Spend, Borrow, Tax, Inflate

I try to avoid getting too "political" in the Outstanding Investments pages, aside from my rants about issues affecting energy policy, resource policy and the like. So today I'm just going to quote my friend James Kunstler, a longtime Democrat and supporter of Barack Obama in the recent election.

Kunstler recently published comments on Obama's March 22 appearance on 60 Minutes. According to Kunstler, Obama "may perfectly represent the majority who elected him...because he also appears to be in full- commanding denial of the realities overtaking our American experience. Those realities include the fact that we can't possibly return to the easy-credit and no-money-down 'consumer' economy, no matter how many nominal dollars get shoveled into the fiery furnaces of banks too big to fail."

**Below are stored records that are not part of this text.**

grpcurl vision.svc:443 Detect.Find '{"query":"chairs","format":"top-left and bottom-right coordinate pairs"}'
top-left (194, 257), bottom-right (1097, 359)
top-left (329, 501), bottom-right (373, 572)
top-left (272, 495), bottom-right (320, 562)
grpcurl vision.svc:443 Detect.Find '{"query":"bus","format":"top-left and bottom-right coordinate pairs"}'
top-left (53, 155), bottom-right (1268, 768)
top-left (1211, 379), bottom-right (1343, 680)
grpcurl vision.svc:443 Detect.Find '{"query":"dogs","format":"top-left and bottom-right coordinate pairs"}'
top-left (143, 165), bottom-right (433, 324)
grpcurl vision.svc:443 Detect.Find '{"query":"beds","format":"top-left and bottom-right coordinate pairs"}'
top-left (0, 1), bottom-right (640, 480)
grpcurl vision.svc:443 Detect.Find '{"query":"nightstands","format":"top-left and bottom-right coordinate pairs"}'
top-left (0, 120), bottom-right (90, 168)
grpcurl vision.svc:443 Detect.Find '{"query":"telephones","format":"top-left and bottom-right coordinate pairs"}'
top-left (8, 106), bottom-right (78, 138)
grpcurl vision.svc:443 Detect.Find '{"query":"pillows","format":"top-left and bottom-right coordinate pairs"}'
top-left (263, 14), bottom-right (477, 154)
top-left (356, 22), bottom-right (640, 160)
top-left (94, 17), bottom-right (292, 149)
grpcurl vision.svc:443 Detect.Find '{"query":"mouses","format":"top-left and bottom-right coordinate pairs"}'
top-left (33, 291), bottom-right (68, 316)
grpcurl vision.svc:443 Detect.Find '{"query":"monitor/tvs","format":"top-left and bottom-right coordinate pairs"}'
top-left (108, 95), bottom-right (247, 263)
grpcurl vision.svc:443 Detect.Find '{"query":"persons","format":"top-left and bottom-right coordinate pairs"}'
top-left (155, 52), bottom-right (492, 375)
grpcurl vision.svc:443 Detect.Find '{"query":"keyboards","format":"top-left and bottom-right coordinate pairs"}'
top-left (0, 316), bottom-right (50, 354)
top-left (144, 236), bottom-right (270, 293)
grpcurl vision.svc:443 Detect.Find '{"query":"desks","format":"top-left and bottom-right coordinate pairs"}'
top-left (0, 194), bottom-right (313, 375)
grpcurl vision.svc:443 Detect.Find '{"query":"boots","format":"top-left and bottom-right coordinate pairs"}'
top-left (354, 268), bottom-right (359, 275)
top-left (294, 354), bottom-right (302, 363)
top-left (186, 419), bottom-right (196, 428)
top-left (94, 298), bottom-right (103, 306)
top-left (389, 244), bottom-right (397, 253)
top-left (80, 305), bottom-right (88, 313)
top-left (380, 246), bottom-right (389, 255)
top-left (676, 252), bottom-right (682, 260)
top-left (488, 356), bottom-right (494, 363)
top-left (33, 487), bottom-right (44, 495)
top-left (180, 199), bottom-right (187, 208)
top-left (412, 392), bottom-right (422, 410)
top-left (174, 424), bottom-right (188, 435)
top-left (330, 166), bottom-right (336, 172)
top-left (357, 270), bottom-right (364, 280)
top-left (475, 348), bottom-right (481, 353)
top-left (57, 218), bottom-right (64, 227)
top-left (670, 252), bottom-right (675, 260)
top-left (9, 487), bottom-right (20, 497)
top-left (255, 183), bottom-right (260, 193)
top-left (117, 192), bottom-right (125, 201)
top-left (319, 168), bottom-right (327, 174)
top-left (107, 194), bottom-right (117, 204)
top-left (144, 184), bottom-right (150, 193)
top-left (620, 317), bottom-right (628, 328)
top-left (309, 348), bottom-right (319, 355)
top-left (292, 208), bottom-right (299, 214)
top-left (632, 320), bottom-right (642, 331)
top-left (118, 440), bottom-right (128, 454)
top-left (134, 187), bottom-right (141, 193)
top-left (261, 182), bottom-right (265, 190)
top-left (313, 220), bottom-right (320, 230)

After describing the economic policies coming out of Congress and the new presidential administration, Kunstler continues: "Lending on the scale that became normal over the last decade is, for sure, the one thing that we will not recover. We turn around in 2009 to find ourselves a much poorer nation than we thought we were a year ago, especially among that broad range of formerly middle-class wage-earners who lived so luxuriously until yesterday. The public can't process this reality, and the president, for all his relaxed charm, is either not ready to articulate it, or can't process it himself."

Kunstler describes the process of the Fed releasing new currency - created out of thin air - to buy up Treasury debt. He comments: "It would be sententious to explain how this destroys currencies, but wherever 'monetizing debt' has been tried before in history, that is the outcome. The result would be ruinous at every level and would lead straight to the second terrible force: social upheaval brought on by the conversion of economic problems into political turbulence."

In my view, Jim Kunstler is exactly on target with his comments. I'm watching the shenanigans in Washington with something approaching utter fear. It's why I'm recommending investments in gold and energy plays.

I'm truly worried about our future. The things that are going on in the U.S. economy are not sustainable, and I don't just mean "happy motoring" into the Peak Oil future. The whole economy is on the edge. I don't see anything on the political or policy horizon that offers any semblance of hope. Nothing. It's just spend, spend, spend. Borrow, borrow, borrow. And tax, tax, tax.

What's in all of this for you? What's in it for me? A lot of inflation, most likely. That's why you need to buy gold with 5-10% of your portfolio. And have more of your portfolio in good, solid mining firms.

Building on Kunstler's comments just a bit more, the Obama economic policy assumes that someone out there will still buy U.S. Treasury paper. But will that happen? The best customers for U.S. debt are distinctly unenthusiastic about adding to their holdings.

The Chinese already own a trillion dollars or so in Treasury bills that are depreciating in value. Besides, China needs a continent full of new infrastructure, plus social spending for 1.3 billion people. And don't forget the new navy China is planning, with which to police its interests from Africa to the central Pacific Ocean and onto South America. All of this will sop up funds China once used to buy U.S. securities.

Another large traditional customer for U.S. debt is Japan. But Japan is running a current account deficit. It lacks the large numbers of dollars to recycle.

In the Middle East, the petro-states are no longer receiving a flood of dollars from high-priced oil ($147 per barrel last July). Don't count on them to buy up U.S. Treasuries.

The bottom line is I don't know - and I don't know anyone else who knows - where the buyers will come from to absorb all the new debt that the Obama and congressional spending plans are going to generate. Something has to give. It's going to be the long-term value of the dollar. I expect to see a lot of fuel poured onto the fires of inflation.